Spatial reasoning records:
——————

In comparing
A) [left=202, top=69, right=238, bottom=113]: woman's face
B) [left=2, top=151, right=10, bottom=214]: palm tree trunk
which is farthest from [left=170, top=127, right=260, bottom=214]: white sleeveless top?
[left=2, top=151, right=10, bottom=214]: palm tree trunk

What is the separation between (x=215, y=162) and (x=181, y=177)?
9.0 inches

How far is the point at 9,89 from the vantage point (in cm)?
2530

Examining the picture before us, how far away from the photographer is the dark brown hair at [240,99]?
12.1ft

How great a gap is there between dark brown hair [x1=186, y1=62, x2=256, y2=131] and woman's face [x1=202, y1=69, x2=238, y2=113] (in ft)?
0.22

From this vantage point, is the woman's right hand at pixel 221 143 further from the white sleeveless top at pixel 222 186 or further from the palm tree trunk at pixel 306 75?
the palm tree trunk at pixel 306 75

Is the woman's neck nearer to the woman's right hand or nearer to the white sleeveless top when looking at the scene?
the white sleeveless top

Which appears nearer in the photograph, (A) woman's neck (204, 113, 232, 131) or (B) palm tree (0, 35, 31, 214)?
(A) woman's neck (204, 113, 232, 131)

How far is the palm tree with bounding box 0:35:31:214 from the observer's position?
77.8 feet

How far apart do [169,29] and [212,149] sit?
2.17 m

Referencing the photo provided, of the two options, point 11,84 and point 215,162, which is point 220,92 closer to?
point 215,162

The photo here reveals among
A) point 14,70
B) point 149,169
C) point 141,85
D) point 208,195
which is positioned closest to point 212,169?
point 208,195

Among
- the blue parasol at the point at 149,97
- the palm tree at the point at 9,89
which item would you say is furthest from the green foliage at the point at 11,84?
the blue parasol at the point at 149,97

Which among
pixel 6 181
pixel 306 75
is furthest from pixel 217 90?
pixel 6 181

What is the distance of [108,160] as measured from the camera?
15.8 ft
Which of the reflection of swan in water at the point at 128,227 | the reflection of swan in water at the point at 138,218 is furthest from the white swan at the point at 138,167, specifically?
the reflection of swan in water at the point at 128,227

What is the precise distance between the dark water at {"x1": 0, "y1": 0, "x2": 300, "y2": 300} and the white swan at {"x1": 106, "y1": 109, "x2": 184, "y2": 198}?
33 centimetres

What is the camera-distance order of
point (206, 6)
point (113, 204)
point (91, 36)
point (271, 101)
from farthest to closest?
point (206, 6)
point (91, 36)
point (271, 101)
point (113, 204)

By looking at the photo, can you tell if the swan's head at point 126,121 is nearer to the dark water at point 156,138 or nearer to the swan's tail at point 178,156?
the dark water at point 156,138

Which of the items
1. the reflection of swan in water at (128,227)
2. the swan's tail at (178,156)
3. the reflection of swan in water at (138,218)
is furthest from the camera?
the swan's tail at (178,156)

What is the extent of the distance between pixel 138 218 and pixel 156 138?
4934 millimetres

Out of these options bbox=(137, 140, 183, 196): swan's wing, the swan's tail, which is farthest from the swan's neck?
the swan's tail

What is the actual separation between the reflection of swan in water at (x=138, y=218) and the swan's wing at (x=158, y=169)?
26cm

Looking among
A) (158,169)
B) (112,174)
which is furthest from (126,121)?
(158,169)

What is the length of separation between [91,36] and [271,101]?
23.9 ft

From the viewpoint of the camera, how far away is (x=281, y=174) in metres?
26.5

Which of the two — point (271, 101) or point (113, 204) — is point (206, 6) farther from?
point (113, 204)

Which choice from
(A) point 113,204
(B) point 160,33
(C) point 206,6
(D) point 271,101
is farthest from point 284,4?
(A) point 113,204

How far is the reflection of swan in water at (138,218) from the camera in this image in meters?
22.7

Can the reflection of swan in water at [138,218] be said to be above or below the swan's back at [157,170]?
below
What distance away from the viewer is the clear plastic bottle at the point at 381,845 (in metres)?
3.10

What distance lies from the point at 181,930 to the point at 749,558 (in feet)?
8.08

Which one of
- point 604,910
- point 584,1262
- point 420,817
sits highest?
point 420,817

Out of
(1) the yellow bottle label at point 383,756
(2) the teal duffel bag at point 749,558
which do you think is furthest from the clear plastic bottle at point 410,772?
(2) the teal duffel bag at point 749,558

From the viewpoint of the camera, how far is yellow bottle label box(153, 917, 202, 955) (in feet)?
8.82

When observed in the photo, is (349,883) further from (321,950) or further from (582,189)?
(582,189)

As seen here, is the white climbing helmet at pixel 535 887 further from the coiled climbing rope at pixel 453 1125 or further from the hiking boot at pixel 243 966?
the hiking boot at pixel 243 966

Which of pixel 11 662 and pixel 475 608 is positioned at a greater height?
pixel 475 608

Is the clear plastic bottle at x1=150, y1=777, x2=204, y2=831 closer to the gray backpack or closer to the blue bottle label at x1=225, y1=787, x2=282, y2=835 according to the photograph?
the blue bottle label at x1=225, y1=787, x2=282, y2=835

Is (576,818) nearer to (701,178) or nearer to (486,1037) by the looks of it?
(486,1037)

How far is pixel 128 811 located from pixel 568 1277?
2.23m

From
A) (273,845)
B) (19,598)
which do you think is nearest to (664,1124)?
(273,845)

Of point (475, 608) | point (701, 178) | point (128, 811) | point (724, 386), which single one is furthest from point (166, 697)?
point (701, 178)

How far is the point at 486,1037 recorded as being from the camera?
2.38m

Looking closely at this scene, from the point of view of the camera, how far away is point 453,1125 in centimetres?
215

——————

## Problem:
Set down the listing in full, keeping every word exactly as it is.

## Task answer:
In comparing
A) [left=202, top=69, right=238, bottom=113]: woman's face
B) [left=2, top=151, right=10, bottom=214]: palm tree trunk
which is farthest from [left=170, top=127, right=260, bottom=214]: white sleeveless top?
[left=2, top=151, right=10, bottom=214]: palm tree trunk

What is the separation between (x=215, y=162) and (x=181, y=177)?
9.0 inches

How far is the point at 9,89 from the vantage point (in cm)?
2530

Examining the picture before us, how far away from the photographer is the dark brown hair at [240,99]?
12.1ft

How great a gap is there between dark brown hair [x1=186, y1=62, x2=256, y2=131] and woman's face [x1=202, y1=69, x2=238, y2=113] (in ft)?
0.22

From this vantage point, is the woman's right hand at pixel 221 143 further from the white sleeveless top at pixel 222 186 or further from the palm tree trunk at pixel 306 75?
the palm tree trunk at pixel 306 75

Is the woman's neck nearer to the woman's right hand or nearer to the white sleeveless top when looking at the scene?
the white sleeveless top

Which appears nearer in the photograph, (A) woman's neck (204, 113, 232, 131) or (B) palm tree (0, 35, 31, 214)?
(A) woman's neck (204, 113, 232, 131)

How far is the palm tree with bounding box 0:35:31:214 from the observer's position?
77.8 feet

How far apart do [169,29] and [212,149] sit?
2.17 m

Referencing the photo provided, of the two options, point 11,84 and point 215,162, which is point 220,92 closer to?
point 215,162

The photo here reveals among
A) point 14,70
B) point 149,169
C) point 141,85
D) point 208,195
which is positioned closest to point 212,169?
point 208,195

Among
- the blue parasol at the point at 149,97
- the palm tree at the point at 9,89
which item would you say is furthest from the green foliage at the point at 11,84?
the blue parasol at the point at 149,97

Which among
pixel 6 181
pixel 306 75
is furthest from pixel 217 90?
pixel 6 181

What is the distance of [108,160] as measured from the camera?
15.8 ft
Which of the reflection of swan in water at the point at 128,227 | the reflection of swan in water at the point at 138,218 is furthest from the white swan at the point at 138,167, specifically?
the reflection of swan in water at the point at 128,227

What is the precise distance between the dark water at {"x1": 0, "y1": 0, "x2": 300, "y2": 300} and the white swan at {"x1": 106, "y1": 109, "x2": 184, "y2": 198}?
33 centimetres

What is the camera-distance order of
point (206, 6)
point (113, 204)
point (91, 36)
point (271, 101)
from farthest to closest?
point (206, 6)
point (91, 36)
point (271, 101)
point (113, 204)

By looking at the photo, can you tell if the swan's head at point 126,121 is nearer to the dark water at point 156,138 or nearer to the swan's tail at point 178,156?
the dark water at point 156,138

Which of the items
1. the reflection of swan in water at (128,227)
2. the swan's tail at (178,156)
3. the reflection of swan in water at (138,218)
is furthest from the camera?
the swan's tail at (178,156)

What is the extent of the distance between pixel 138 218 and pixel 156 138?
4934 millimetres

Out of these options bbox=(137, 140, 183, 196): swan's wing, the swan's tail, which is farthest from the swan's neck?
the swan's tail

What is the actual separation between the reflection of swan in water at (x=138, y=218) and the swan's wing at (x=158, y=169)?
26cm

Looking among
A) (158,169)
B) (112,174)
which is furthest from (126,121)?
(158,169)

What is the length of separation between [91,36] and [271,101]?
23.9 ft

From the viewpoint of the camera, how far away is (x=281, y=174) in metres?
26.5

Which of the two — point (271, 101) or point (113, 204) — is point (206, 6) farther from?
point (113, 204)

Which choice from
(A) point 113,204
(B) point 160,33
(C) point 206,6
(D) point 271,101
is farthest from point 284,4?
(A) point 113,204

How far is the reflection of swan in water at (138,218) from the camera in this image in meters?
22.7

Can the reflection of swan in water at [138,218] be said to be above or below the swan's back at [157,170]?
below
What distance away from the viewer is the clear plastic bottle at the point at 381,845 (in metres)?
3.10

What distance lies from the point at 181,930 to the point at 749,558 (in feet)?
8.08

Which one of
- point 604,910
- point 584,1262
- point 420,817
sits highest?
point 420,817

Out of
(1) the yellow bottle label at point 383,756
(2) the teal duffel bag at point 749,558
which do you think is furthest from the clear plastic bottle at point 410,772?
(2) the teal duffel bag at point 749,558

From the viewpoint of the camera, how far is yellow bottle label box(153, 917, 202, 955) (in feet)?
8.82

When observed in the photo, is (349,883) further from (321,950) or further from (582,189)?
(582,189)

As seen here, is the white climbing helmet at pixel 535 887 further from the coiled climbing rope at pixel 453 1125 or further from the hiking boot at pixel 243 966?
the hiking boot at pixel 243 966

Which of pixel 11 662 and pixel 475 608 is positioned at a greater height?
pixel 475 608

Is the clear plastic bottle at x1=150, y1=777, x2=204, y2=831 closer to the gray backpack or closer to the blue bottle label at x1=225, y1=787, x2=282, y2=835 according to the photograph?
the blue bottle label at x1=225, y1=787, x2=282, y2=835

Is (576,818) nearer to (701,178) or nearer to (486,1037) by the looks of it?
(486,1037)

How far is pixel 128 811 located from pixel 568 1277?
2.23m

From
A) (273,845)
B) (19,598)
which do you think is nearest to (664,1124)?
(273,845)

Of point (475, 608) | point (701, 178) | point (128, 811) | point (724, 386), which single one is furthest from point (166, 697)?
point (701, 178)

How far is the point at 486,1037 recorded as being from the camera?
2.38m

Looking closely at this scene, from the point of view of the camera, how far away is point 453,1125 in centimetres?
215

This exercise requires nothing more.